Entretien avec Michel Wieviorka

La France face aux identités culturelles

Selon Michel Wieviorka, la montée des identités culturelles est liée à la sortie de l'ère industrielle, qui entraîne l'apparition de nouveaux mouvements sociaux.

Sciences Humaines : Quand les questions d'identité culturelle sont-elles apparues au coeur du débat politique français ?

Michel Wieviorka : Ces questions ont pris de l'importance tout au long des années 80, avec deux dates importantes : 1981, avec l'arrivée de la gauche au pouvoir, et 1989, date de la chute du mur de Berlin. Nous sommes alors entrés dans une période où les débats sur les questions culturelles semblaient l'emporter de plus en plus sur les débats sociaux. Dès l'élection de François Mitterrand, la France a découvert que l'islam était inscrit dans ses banlieues, pour parler comme Gilles Kepel . La montée du Front national a traduit des inquiétudes sur ce thème, accompagnée d'un certain mélange de hantise de l'islam, de racisme antiarabe et de crise sociale pour des pans entiers de la société française. La chute du mur a accentué ce phénomène jusqu'en 1995, où les grèves de novembre et décembre ont signé le retour de la question sociale dans le débat public.

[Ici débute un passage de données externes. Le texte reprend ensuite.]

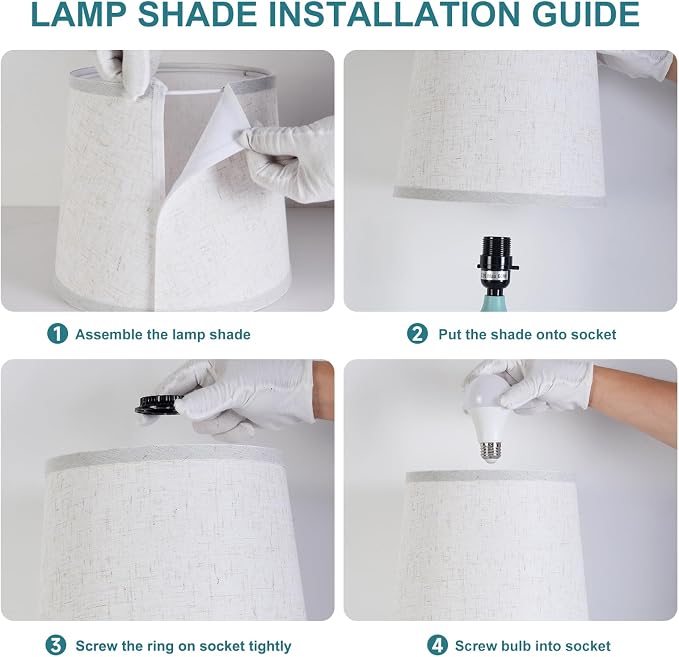 LAMP SHADE INSTALLATION GUIDE

1 Assemble the lamp shade

2 Put the shade onto socket

3 Screw the ring on socket tightly

4 Screw bulb into socket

Comment expliquer cette montée en puissance ?

Dans un premier temps, il a fallu accepter - certes très difficilement - l'idée que nous sortions (mal) de l'ère industrielle classique, avec la montée du chômage et l'apparition d'une société « à deux vitesses », comme on disait à l'époque. A la fin des années 70 ont également commencé à s'affirmer, dans l'espace public, différentes approches qui insistaient sur la fin du mouvement ouvrier comme mouvement social, sur la « fin des grands récits », pour parler comme Jean-François Lyotard et les postmodernes, ceci dans un contexte de crise des institutions (services publics, école, justice...).